Can you reproduce the listing below with every "black umbrella" renamed to "dark umbrella" and nothing else altered?

Exercise data:
################

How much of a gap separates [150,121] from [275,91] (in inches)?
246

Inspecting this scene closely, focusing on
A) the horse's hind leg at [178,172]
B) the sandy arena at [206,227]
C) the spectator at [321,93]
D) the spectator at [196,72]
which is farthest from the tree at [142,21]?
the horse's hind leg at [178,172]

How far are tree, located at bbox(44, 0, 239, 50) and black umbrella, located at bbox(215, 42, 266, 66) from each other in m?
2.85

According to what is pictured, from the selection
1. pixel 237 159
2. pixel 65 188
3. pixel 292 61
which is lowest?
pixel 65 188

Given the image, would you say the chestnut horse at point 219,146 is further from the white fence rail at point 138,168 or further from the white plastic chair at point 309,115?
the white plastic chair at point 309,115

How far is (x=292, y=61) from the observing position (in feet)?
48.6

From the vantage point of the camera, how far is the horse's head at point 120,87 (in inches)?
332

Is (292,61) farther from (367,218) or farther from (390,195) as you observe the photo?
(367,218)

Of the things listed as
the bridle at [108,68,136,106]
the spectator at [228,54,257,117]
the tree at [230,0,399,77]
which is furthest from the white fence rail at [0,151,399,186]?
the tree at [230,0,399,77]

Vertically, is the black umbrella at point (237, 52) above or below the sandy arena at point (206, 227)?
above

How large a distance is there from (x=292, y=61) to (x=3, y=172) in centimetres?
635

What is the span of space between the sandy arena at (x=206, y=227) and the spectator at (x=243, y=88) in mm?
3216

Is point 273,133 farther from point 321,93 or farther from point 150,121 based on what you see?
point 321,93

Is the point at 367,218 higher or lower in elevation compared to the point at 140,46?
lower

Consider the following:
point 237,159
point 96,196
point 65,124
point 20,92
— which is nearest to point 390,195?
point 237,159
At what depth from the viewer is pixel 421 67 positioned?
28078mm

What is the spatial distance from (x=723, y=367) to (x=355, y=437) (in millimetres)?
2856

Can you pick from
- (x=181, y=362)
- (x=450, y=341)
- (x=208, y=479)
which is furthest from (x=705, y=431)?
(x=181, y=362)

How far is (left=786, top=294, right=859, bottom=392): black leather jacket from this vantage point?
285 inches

################

Output of the task:
How much of a gap separates [150,121] from [275,91] (in inches)?
246

Inspecting this scene closely, focusing on
A) the horse's hind leg at [178,172]
B) the sandy arena at [206,227]
C) the spectator at [321,93]
D) the spectator at [196,72]
which is farthest from the tree at [142,21]?
the horse's hind leg at [178,172]

How far are tree, located at bbox(44, 0, 239, 50) and dark umbrella, located at bbox(215, 42, 266, 66) from each other in m?
2.85

According to what is pictured, from the selection
1. pixel 237 159
2. pixel 65 188
3. pixel 292 61
which is lowest?
pixel 65 188

Given the image, would you say the chestnut horse at point 219,146 is further from the white fence rail at point 138,168 or further from the white plastic chair at point 309,115?
the white plastic chair at point 309,115

How far is (x=292, y=61) from the observing position (in feet)?
48.6

From the vantage point of the camera, how far is the horse's head at point 120,87 (in inches)?
332

Is (292,61) farther from (367,218) or farther from (390,195) as you observe the photo?
(367,218)

Of the things listed as
the bridle at [108,68,136,106]
the spectator at [228,54,257,117]
the tree at [230,0,399,77]
which is furthest from the white fence rail at [0,151,399,186]?
the tree at [230,0,399,77]

Vertically, is the dark umbrella at point (237, 52) above or below the sandy arena at point (206, 227)?
above

How large a distance is there from (x=292, y=61) to (x=3, y=172) in centimetres?
635

What is the span of space between the sandy arena at (x=206, y=227) and the spectator at (x=243, y=88) in mm?
3216

Is point 273,133 farther from point 321,93 or farther from point 150,121 based on what you see?
point 321,93

Is the point at 367,218 higher or lower in elevation compared to the point at 140,46?
lower

Consider the following:
point 237,159
point 96,196
point 65,124
point 20,92
— which is nearest to point 390,195?
point 237,159
At what depth from the viewer is pixel 421 67 positioned?
28078mm

What is the spatial distance from (x=723, y=367) to (x=355, y=437) (in millimetres)?
2856

Can you pick from
- (x=181, y=362)
- (x=450, y=341)
- (x=208, y=479)
which is furthest from (x=705, y=431)?
(x=181, y=362)

How far is (left=786, top=294, right=859, bottom=392): black leather jacket from this vantage point?
285 inches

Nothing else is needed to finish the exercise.